I’m curious, what was/is the reason? I would like to learn more about the tradeoffs people are experiencing.

  • This is mostly on switching from Unity to Godot: https://caseyyano.com/on-evaluating-godot-b35ea86e8cf4

    But also features this brief comment on game libraries:

    "More than a Game Library: Having worked in SDL and LWJGL I’d like a bit more handholding. A few in-house APIs for loading/unloading resources, font stuff, and display handling please. I don’t want to write those; I want to make games!"

    and some words on LibGDX in specific

    "The reason we chose LibGDX for Slay the Spire was because it could do PC, Mac, and Linux. Yes, it runs in a JavaVM and it has all sorts of problems but it’s write once, run anywhere amirite? No. It don’t run on consoles and Mac and Windows updates constantly break it. "

    All that said, I still love LibGDX, raylib, löve, and if I was going to make a game I'd use one of those because I think they're more fun. But I'm also not doing this professionally, on a deadline, and with a requirement to work on consoles

Doesn't Slay the Spire rerender every card's render target every single frame? It runs like dogshit on the Switch for no good reason, given how graphically simple the game is compared to other titles on the platform.

  • I'm not sure. I can tell you that the port was done by a third party that needed to transpile the java code first to C# and then to C++.

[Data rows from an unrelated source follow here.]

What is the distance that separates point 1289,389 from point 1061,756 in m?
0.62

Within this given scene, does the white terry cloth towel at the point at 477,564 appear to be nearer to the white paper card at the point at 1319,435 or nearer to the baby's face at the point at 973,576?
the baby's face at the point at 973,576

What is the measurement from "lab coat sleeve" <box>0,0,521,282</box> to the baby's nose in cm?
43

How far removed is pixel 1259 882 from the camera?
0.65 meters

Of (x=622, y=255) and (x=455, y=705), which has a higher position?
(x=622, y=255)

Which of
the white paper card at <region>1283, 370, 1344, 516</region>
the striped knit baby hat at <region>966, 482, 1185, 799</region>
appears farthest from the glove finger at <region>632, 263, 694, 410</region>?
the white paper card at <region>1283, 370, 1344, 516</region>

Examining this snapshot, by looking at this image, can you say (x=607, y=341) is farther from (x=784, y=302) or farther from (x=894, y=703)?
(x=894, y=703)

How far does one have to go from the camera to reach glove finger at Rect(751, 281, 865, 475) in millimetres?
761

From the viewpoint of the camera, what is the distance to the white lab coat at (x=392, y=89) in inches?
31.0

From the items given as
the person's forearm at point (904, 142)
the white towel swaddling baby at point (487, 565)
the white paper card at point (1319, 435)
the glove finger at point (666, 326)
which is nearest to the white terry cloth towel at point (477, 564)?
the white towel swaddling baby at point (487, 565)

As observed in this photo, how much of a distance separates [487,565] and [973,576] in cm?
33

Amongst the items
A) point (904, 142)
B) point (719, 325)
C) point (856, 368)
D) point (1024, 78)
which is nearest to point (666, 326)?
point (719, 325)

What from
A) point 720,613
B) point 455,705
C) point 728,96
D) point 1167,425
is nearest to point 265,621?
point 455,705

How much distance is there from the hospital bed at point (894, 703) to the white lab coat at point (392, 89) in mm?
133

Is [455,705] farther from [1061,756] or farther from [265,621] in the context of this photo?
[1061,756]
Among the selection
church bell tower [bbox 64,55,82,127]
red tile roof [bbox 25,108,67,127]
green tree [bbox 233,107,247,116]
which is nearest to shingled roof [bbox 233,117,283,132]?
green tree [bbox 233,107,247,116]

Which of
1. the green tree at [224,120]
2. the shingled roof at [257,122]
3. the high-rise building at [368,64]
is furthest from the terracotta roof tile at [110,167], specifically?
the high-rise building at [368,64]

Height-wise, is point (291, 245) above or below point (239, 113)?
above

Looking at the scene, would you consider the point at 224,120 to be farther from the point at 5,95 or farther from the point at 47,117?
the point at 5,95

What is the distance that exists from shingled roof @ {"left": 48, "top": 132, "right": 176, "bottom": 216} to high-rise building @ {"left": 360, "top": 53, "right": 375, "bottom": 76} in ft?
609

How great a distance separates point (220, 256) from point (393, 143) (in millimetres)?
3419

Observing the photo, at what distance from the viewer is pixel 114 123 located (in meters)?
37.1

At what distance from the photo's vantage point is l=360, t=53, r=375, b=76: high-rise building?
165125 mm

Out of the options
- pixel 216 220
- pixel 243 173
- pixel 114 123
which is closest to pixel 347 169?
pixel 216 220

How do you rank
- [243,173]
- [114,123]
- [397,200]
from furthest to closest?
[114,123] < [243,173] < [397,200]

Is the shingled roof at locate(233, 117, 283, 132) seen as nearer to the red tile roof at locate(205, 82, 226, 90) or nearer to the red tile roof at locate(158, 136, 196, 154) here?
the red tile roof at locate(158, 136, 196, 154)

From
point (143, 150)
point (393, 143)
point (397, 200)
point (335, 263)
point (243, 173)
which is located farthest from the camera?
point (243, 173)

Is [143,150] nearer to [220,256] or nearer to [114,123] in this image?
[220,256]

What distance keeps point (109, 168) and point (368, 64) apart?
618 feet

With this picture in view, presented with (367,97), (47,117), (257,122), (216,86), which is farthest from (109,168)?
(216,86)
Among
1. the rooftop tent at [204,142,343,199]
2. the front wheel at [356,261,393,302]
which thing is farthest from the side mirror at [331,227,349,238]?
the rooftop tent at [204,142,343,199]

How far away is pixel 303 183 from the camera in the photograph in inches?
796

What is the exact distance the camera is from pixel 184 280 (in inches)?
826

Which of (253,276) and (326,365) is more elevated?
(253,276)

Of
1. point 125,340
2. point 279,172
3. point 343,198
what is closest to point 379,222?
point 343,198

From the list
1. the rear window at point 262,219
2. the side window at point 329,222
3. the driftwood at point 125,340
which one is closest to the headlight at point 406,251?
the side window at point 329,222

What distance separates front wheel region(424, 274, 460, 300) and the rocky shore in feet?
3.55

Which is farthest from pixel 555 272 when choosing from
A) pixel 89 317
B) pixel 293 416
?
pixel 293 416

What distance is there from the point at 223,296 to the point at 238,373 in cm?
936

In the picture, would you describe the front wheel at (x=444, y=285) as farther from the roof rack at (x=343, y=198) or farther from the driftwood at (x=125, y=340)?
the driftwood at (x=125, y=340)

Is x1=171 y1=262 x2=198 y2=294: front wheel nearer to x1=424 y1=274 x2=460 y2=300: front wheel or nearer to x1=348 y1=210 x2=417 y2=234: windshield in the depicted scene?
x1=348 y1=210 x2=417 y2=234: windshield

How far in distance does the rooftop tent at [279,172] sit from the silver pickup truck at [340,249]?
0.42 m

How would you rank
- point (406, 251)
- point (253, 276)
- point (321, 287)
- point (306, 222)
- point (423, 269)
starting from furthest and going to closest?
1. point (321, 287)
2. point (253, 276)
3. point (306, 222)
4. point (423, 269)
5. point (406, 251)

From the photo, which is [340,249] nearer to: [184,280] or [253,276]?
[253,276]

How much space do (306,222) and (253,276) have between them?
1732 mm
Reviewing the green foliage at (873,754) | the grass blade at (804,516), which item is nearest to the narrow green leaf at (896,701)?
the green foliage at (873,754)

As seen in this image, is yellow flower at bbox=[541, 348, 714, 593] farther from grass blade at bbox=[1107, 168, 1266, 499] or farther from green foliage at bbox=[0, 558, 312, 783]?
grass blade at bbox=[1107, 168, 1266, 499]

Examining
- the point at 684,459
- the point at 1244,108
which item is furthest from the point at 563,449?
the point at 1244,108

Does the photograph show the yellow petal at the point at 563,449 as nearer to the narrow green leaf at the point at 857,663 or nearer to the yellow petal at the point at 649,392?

    https://pbs.twimg.com/media/ETkH_QvXkAAD2N7?format=png

    • Wow, that's wild—almost seems like it would've been less work to just rewrite it manually at that point!

      But yeah, the more cards there are on the screen at once, the lower the framerate gets—very noticeably so, when you're e.g. looking at the view of your entire deck, or when you draw several cards at once. I just assumed it was some inefficiency that entirely unnoticeable on a high-end PC (250+FPS, no problem), but was very apparent on the Switch. I never would've guessed there would be something far crazier at play than I imagined!